### Stated exercise
Emit only the lines from the line containing "Based on what" through the last line of the entries, unchanged.

A block of data
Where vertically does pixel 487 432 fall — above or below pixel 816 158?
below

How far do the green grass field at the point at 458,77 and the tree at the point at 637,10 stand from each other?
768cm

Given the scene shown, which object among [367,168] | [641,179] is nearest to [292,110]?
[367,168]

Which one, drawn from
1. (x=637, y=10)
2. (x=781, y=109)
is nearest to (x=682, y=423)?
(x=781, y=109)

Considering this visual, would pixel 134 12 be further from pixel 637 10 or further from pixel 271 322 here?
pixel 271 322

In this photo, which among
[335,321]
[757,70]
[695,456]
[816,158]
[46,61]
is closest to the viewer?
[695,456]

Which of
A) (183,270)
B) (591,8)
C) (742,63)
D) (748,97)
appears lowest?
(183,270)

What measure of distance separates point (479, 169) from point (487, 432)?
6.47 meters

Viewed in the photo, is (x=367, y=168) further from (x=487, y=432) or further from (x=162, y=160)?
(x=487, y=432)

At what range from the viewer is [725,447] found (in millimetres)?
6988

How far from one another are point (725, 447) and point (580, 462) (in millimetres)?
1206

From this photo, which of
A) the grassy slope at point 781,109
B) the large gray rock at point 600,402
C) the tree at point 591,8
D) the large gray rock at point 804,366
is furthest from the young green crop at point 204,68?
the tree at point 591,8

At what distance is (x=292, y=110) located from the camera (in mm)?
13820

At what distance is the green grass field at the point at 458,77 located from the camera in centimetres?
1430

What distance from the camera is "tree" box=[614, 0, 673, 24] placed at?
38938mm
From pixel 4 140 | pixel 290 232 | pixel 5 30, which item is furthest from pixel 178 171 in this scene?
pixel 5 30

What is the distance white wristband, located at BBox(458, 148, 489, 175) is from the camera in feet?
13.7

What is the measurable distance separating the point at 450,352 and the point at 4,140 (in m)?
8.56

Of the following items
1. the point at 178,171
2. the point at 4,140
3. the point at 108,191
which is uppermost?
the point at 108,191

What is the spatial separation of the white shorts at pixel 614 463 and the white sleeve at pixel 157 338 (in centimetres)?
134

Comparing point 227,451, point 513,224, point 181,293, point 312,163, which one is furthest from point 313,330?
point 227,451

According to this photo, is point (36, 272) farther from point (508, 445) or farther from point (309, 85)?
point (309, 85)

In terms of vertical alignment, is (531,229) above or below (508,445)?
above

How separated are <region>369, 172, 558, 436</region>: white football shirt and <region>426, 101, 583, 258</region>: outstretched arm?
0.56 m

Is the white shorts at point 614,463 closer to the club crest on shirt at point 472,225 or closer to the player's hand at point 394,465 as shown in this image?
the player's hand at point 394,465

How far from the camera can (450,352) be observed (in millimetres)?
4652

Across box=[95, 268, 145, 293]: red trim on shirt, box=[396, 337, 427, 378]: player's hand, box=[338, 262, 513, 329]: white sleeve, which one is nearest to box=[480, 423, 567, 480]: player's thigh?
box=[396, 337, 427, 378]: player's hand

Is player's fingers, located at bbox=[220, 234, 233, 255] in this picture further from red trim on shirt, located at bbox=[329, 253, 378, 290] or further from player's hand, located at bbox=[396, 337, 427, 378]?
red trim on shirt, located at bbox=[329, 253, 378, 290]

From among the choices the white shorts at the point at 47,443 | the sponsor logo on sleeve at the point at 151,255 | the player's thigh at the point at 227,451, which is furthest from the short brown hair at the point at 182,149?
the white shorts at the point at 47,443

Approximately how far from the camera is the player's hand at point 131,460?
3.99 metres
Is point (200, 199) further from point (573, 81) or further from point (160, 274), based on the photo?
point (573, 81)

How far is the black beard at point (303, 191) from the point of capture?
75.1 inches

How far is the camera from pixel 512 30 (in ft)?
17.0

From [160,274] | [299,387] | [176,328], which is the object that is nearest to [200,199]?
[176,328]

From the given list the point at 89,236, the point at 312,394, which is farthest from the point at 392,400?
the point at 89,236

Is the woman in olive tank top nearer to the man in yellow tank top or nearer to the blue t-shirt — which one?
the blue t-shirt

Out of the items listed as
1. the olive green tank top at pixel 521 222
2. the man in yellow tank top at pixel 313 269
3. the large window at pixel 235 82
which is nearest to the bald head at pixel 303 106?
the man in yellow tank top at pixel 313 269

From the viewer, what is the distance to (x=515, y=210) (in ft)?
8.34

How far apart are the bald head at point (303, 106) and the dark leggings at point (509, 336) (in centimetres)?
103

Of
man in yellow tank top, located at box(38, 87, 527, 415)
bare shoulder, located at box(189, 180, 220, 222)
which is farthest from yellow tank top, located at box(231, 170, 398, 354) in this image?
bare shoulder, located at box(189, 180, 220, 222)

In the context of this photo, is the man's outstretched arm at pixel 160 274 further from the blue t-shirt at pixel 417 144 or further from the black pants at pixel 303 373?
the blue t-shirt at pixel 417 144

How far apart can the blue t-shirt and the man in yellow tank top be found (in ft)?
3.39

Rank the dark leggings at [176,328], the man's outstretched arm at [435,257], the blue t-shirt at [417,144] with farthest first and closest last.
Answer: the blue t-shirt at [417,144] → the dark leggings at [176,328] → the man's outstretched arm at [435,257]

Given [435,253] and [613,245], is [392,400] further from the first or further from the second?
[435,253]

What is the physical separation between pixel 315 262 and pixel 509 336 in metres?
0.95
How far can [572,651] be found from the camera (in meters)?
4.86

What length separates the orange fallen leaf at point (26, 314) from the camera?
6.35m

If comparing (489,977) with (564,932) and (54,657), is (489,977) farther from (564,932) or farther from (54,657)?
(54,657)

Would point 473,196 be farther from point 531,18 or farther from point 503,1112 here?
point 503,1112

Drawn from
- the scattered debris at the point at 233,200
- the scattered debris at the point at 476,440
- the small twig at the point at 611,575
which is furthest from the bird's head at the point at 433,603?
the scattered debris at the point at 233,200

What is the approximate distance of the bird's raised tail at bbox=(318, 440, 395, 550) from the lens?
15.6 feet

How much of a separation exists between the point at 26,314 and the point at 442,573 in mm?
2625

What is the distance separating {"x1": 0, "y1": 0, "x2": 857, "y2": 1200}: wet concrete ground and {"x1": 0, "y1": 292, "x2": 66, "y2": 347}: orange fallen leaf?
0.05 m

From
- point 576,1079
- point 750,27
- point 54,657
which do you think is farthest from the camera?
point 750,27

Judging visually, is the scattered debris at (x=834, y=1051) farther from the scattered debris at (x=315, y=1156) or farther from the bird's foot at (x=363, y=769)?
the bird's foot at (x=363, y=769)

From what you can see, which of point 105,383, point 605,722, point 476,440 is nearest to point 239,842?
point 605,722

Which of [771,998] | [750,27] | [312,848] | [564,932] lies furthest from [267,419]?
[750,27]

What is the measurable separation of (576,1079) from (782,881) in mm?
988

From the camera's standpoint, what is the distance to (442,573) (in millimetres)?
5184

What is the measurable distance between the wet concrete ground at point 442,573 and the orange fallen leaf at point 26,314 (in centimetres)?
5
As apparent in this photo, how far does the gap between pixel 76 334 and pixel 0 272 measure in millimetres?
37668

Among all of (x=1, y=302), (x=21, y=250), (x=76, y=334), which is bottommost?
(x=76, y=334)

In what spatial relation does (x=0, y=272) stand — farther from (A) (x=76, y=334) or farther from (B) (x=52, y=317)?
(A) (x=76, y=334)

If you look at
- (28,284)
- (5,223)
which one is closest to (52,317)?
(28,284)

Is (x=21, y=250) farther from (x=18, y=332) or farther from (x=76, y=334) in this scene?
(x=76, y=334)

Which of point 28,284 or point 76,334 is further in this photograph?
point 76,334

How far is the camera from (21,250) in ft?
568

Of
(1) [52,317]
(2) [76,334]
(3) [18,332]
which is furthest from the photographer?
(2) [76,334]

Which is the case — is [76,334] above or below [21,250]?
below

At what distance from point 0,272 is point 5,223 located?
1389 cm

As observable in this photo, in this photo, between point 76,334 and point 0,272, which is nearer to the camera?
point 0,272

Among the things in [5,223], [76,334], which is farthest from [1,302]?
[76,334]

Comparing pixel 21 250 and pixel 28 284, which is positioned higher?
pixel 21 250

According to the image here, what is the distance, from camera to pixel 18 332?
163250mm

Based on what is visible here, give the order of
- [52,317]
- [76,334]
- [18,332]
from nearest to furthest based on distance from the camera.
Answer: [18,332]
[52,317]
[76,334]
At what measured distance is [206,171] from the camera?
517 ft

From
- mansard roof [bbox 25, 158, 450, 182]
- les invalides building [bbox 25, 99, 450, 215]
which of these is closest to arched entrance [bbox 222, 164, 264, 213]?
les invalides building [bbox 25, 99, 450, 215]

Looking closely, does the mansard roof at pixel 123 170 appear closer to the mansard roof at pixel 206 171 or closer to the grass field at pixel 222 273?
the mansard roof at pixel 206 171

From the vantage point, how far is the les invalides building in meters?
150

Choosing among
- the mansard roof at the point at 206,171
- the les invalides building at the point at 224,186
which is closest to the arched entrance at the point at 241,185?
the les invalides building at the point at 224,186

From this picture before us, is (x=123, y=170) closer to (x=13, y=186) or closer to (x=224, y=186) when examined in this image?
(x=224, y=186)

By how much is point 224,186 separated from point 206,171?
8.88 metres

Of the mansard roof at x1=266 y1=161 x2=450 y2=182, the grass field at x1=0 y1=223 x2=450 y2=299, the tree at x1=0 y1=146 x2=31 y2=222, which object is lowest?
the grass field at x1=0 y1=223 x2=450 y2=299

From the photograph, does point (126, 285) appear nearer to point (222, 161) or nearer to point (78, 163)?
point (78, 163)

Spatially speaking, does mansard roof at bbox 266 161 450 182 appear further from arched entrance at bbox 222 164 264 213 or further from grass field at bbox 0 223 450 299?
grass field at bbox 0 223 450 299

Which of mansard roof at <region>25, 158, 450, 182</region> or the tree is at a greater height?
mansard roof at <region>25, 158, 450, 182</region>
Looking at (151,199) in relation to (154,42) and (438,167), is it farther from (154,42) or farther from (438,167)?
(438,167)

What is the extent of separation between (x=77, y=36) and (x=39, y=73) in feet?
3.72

### Exercise solution
Based on what is visible here, give the order of
- [52,317]
- [76,334]
- [18,332]
from nearest to furthest based on distance from the camera.
Answer: [18,332]
[52,317]
[76,334]
At what measured distance is [206,171] from the camera?
517 ft

From
- mansard roof [bbox 25, 158, 450, 182]
- les invalides building [bbox 25, 99, 450, 215]
which of these is closest to arched entrance [bbox 222, 164, 264, 213]?
les invalides building [bbox 25, 99, 450, 215]

Looking closely, does the mansard roof at pixel 123 170 appear closer to the mansard roof at pixel 206 171 or closer to the grass field at pixel 222 273?
the mansard roof at pixel 206 171

From the vantage point, how far is the les invalides building in meters?
150

Choosing among
- the mansard roof at the point at 206,171
- the les invalides building at the point at 224,186
which is closest to the arched entrance at the point at 241,185?
the les invalides building at the point at 224,186

From this picture before us, is (x=123, y=170) closer to (x=13, y=186) or closer to (x=224, y=186) when examined in this image?
(x=224, y=186)

By how much is point 224,186 separated from point 206,171?
8.88 metres

Of the mansard roof at x1=266 y1=161 x2=450 y2=182, the grass field at x1=0 y1=223 x2=450 y2=299, the tree at x1=0 y1=146 x2=31 y2=222, which object is lowest?
the grass field at x1=0 y1=223 x2=450 y2=299

From the photograph, does point (126, 285) appear nearer to point (222, 161) or nearer to point (78, 163)?
point (78, 163)

Spatially speaking, does mansard roof at bbox 266 161 450 182 appear further from arched entrance at bbox 222 164 264 213 or further from grass field at bbox 0 223 450 299?
grass field at bbox 0 223 450 299

Which of mansard roof at <region>25, 158, 450, 182</region> or the tree is at a greater height?
mansard roof at <region>25, 158, 450, 182</region>
Looking at (151,199) in relation to (154,42) and (438,167), is it farther from (154,42) or farther from (438,167)?
(438,167)

What is the extent of separation between (x=77, y=36) and (x=39, y=73) in feet?
3.72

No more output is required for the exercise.